Lufthansa Klotzen, nicht kleckern

Die Lufthansa gibt mehr Schub - zum einen will sie noch im Herbst ihre Flotte erheblich aufstocken, zum anderen in Italien einen Billigflieger aufbauen. Ein teures Vorhaben, weshalb für das italienische Geschäft angeblich auch ein Investor an Bord soll.

Frankfurt am Main - Die Lufthansa  will noch im Herbst Flugzeuge in einem Ausmaß kaufen, wie es bei dem Unternehmen lange nicht vorkam.
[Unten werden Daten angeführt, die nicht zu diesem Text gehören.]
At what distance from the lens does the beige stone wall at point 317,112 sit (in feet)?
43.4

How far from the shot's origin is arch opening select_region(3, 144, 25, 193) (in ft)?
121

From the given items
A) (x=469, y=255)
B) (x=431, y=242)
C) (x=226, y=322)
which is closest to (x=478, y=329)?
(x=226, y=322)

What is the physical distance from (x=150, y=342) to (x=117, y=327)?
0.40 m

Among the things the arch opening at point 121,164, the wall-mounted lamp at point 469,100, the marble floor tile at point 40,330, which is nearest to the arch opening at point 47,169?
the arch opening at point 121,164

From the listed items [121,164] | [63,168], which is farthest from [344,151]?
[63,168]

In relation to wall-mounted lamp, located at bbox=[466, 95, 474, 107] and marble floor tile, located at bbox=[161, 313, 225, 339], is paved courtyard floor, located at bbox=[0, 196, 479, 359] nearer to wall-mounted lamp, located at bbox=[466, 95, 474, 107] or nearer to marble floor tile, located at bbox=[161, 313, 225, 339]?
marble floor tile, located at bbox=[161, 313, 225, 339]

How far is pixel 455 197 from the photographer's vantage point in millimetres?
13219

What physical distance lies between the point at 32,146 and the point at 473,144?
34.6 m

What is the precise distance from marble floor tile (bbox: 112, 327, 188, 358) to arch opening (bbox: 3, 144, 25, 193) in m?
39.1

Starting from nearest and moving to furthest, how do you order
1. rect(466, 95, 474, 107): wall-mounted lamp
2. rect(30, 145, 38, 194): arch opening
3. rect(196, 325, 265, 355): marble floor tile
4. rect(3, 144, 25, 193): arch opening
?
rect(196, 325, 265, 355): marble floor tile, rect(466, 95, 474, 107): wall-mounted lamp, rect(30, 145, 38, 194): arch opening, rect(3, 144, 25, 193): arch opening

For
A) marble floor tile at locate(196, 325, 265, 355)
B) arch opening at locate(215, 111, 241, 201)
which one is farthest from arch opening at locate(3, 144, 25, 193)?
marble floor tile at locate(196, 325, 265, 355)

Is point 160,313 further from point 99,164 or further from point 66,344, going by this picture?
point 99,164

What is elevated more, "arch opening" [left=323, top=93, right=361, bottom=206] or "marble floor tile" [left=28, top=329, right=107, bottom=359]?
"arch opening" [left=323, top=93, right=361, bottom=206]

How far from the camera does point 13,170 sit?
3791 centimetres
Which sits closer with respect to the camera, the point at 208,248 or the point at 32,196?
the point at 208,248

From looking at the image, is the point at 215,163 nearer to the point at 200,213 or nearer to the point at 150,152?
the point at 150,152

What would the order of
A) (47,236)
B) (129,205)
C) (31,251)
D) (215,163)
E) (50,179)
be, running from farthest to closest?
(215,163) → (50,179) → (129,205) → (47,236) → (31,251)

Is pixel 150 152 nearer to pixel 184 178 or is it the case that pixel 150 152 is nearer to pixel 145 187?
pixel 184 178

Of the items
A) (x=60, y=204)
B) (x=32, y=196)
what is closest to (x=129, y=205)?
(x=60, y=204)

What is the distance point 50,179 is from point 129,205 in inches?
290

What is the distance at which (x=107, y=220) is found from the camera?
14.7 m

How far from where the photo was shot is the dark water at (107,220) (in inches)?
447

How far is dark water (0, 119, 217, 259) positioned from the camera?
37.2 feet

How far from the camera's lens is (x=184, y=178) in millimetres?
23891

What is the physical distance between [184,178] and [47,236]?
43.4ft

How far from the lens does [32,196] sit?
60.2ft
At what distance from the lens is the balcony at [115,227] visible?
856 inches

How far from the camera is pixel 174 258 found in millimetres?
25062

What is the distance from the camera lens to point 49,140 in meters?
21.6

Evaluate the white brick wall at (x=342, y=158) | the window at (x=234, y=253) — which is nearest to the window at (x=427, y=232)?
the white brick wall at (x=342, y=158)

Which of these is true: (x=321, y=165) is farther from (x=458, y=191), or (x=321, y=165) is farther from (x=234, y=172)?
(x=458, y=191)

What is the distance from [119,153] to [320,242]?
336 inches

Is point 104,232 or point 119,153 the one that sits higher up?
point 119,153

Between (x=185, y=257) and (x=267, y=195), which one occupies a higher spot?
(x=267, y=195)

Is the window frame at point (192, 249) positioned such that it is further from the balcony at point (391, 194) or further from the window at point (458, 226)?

Das Investitionsvolumen soll nach einem Bericht der "Welt am Sonntag" voraussichtlich mehrere Milliarden Euro umfassen.

Geplant ist vor allem der Kauf neuer Lang- und Mittelstreckenjets. Vergleichbares schrieb Jürgen Raps, Chefpilot bei der Lufthansa, in der unternehmensinternen Zeitschrift "Flightcrew Info": Im Herbst werde man "eine größere Bestellung" tätigen. Insgesamt werde es um weit mehr als hundert Flugzeuge gehen. Bereits in der Sitzung des Aufsichtsrates am 20. September könnten erste Entscheidungen gefällt werden.

Aktuell verhandelt das Unternehmen mit den Flugzeugherstellern Boeing , Airbus, Embraer und Bombardier . Unter den Großraumjets soll der Konzern Ersatz für 30 Boeing 747 und 29 Airbus A340 suchen. In der Europaflotte sollen 62 Boeing 737 ausgemustert werden. Hinzu kämen 83 Airbus A320. Für das Regionalgeschäft sollen demnach bis zu 60 Maschinen von Embraer kommen.

Zudem erwägt das Unternehmen nach Informationen der "Welt am Sonntag", eine Billigfluglinie in Italien aufzuziehen. Vergleichbar mit der deutschen Tochter Germanwings soll die Neugründung auf dem dortigen Markt der Allitalia Marktanteile abjagen. Bislang gelang das der Lufthansa selbst recht gut. Sie konnte von der Schwäche der dortigen Staatslinie Alitalia  profitieren und Marktanteile hinzugewinnen. Aktuell sucht Lufthansa für dieses Vorhaben angeblich bereits einen Investor.

Der Konzernbetriebsrats-Vorsitzenden der Lufthansa, Manfred Calsow, forderte derweil, Condor wieder komplett in den Lufthansa-Konzern zu integrieren. "Wir wollen die Condor zurück im Lufthansa-Konzern haben", sagte Calsow am Sonntag. Die Veranstalter der Thomas Cook wie Neckermann Reisen könnten dagegen an KarstadtQuelle  gehen.

Aktuell gehört der Tourismuskonzern Thomas Cook mit seiner Flugtochter Condor zu je 50 Prozent Lufthansa und KarstadtQuelle. Nach Medienberichten will KarstadtQuelle die Lufthansa-Anteile für rund 800 Millionen Euro übernehmen.